Your task -> Starting at the line that contains "In the given" and ending with the last line of the records, write those lines out again, swapping "glass table top" for "glass tabletop" and leaving everything else unchanged.

Records of spatial reasoning questions:
****************

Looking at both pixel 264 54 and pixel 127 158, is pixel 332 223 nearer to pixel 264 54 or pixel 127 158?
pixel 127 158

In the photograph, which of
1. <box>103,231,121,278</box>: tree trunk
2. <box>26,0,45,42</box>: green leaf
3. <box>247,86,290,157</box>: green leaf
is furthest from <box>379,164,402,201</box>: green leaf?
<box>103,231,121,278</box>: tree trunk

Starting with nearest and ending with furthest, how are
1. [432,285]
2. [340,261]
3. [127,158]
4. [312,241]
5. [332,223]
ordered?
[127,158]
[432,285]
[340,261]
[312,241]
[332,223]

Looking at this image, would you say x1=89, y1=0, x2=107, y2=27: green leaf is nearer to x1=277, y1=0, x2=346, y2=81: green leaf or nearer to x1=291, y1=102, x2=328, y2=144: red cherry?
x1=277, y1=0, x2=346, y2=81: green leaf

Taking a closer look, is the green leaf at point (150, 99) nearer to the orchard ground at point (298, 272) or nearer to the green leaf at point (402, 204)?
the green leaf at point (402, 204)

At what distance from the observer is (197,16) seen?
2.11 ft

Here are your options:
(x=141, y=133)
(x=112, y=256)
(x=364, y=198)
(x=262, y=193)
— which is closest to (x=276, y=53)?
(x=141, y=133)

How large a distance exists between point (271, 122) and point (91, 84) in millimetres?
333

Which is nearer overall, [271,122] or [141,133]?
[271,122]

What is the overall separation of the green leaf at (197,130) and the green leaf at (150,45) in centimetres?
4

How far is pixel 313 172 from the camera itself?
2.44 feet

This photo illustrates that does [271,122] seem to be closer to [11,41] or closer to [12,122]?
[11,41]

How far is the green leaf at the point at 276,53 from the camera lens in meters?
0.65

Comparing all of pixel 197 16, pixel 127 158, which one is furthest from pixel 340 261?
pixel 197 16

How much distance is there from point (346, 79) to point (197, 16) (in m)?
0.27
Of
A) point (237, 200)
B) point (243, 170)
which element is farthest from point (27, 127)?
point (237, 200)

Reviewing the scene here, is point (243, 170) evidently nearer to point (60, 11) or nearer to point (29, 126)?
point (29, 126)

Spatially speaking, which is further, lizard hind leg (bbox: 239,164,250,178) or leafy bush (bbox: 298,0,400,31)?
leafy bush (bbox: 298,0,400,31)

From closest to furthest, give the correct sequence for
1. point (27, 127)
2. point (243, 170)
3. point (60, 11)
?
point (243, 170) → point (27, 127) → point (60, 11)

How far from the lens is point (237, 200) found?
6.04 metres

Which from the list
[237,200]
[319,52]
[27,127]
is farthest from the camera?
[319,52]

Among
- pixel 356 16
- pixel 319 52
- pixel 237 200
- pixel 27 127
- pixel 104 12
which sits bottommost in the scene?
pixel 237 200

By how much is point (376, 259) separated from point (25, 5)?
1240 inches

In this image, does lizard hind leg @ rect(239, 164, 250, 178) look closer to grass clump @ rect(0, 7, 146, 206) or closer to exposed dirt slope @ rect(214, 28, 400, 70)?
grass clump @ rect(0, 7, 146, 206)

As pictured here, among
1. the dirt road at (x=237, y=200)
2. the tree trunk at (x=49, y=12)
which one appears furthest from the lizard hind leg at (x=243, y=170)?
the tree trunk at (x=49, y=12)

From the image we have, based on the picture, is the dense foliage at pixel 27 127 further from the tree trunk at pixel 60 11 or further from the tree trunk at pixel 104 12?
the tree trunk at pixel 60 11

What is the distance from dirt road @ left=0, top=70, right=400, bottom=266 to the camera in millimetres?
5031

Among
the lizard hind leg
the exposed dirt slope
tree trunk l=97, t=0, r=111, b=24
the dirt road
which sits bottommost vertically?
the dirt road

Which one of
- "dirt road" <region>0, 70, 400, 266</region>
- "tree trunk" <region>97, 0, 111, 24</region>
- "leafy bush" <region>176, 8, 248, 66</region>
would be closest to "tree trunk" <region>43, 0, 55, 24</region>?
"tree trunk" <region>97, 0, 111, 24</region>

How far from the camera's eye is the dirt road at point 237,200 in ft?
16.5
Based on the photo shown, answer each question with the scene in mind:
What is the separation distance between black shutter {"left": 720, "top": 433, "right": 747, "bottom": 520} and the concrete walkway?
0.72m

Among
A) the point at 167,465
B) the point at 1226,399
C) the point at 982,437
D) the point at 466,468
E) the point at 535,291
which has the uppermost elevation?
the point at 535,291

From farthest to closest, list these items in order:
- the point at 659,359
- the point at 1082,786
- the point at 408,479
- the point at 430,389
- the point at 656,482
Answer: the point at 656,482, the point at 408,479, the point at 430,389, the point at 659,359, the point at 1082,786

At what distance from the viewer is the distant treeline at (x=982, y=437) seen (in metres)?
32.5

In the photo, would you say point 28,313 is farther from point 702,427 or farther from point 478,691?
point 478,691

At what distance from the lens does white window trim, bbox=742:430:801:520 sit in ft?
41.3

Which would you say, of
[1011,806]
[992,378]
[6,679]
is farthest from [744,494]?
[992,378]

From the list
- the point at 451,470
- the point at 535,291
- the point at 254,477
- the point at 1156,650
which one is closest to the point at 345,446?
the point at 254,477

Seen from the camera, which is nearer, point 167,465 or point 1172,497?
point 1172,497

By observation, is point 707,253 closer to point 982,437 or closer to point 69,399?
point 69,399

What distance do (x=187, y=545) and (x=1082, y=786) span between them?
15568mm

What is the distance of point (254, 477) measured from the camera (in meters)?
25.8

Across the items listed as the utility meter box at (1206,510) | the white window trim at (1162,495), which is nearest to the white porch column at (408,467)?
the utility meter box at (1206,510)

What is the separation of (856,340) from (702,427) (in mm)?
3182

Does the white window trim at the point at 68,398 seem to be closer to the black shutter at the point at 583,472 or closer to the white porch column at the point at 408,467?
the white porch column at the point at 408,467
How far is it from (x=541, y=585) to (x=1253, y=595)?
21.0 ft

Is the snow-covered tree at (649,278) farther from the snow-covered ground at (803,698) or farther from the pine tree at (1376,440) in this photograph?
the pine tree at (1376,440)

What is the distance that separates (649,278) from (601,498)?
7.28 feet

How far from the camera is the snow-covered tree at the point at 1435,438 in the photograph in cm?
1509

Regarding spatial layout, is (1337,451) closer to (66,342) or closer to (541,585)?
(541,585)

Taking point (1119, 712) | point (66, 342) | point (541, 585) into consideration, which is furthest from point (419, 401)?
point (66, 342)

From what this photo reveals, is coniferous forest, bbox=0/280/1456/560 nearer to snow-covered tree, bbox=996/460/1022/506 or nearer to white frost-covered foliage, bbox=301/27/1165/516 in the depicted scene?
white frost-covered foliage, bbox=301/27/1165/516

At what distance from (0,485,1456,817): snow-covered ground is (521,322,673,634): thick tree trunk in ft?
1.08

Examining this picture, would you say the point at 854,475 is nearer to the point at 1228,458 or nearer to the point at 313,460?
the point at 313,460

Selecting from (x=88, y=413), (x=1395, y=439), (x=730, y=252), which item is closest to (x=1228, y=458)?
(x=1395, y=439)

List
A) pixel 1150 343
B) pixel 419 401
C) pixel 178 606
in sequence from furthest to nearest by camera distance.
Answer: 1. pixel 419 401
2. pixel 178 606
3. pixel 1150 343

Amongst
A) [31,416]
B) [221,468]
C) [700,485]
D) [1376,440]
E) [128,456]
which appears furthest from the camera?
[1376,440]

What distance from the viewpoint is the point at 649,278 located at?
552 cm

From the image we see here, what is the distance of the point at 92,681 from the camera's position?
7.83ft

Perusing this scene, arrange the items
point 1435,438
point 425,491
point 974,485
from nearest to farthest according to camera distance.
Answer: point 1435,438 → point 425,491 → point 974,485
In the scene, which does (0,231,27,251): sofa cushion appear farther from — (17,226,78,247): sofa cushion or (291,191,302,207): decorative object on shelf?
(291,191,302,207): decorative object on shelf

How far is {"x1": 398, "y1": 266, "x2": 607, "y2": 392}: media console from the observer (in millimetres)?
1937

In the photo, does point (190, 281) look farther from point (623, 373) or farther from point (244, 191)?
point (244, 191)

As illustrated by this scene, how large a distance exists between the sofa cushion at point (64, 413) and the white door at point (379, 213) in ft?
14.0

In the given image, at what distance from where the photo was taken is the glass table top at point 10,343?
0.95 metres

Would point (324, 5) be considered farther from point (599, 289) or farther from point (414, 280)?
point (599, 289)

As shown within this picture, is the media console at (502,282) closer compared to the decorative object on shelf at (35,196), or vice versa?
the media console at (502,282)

****************

Finished exercise ->
In the given image, at what distance from where the photo was taken is the glass tabletop at point 10,343?
0.95 metres

Would point (324, 5) be considered farther from point (599, 289) or farther from point (414, 280)?
point (599, 289)

As shown within this picture, is the media console at (502,282) closer compared to the decorative object on shelf at (35,196), or vice versa?
the media console at (502,282)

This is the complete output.